The measure would require companies to maintain reasonable security practices and inform customers within 30 days if their data might have been stolen during a breach.
Violating the bill’s rules would subject companies to enforcement actions by the Federal Trade Commission (FTC).
Disagreements over the bill lie in its pre-emption of state data security and breach notification standards.
Several Democrats argued that the legislation, while saving companies the hassle of following separate state laws, would do away with stronger consumer protections at the state level.
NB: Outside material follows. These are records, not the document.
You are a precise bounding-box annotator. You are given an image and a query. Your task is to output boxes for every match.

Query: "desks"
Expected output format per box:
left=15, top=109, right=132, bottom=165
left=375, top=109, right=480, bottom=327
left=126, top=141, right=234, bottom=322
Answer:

Massachusetts Attorney General Maura Healey has criticized the legislation, saying it would “scale back our state’s essential safeguards against cybercrime.”
Noting Healey’s position, Rep. Joseph Kennedy (D-Mass.) offered two amendments to prevent the bill from pre-empting state data security requirements and pertinent common law. The changes lacked Republican support and did not pass.
Lawmakers are in a tricky position with the data breach bill, which has been touted by the White House.
Major interest groups and companies have called for a single breach notification standard that would allow them to avoid following a patchwork of state requirements.
Lawmakers have made several attempts to pass such legislation, but all of them failed to reach the finish line in the last Congress due to committee turf wars and objections by consumer advocates.
At the same time, the current measure is gaining more Democratic support. Reps. Tony Cárdenas (D-Calif.) and Dave Loebsack (D-Iowa) have both endorsed the bill in addition to Welch, a spokesman for the Vermont Democrat said.
The Trade subpanel approved a manager’s amendment to the bill containing technical changes, as well an amendment from Rep. Joe Pompeo (R-Kan.) and two from Cárdenas.
The amendments would require breached third-party vendors to notify affected consumers, and compel the FTC to educate small businesses about data security and maintain a related website.
— This post was updated at 2:48 p.m.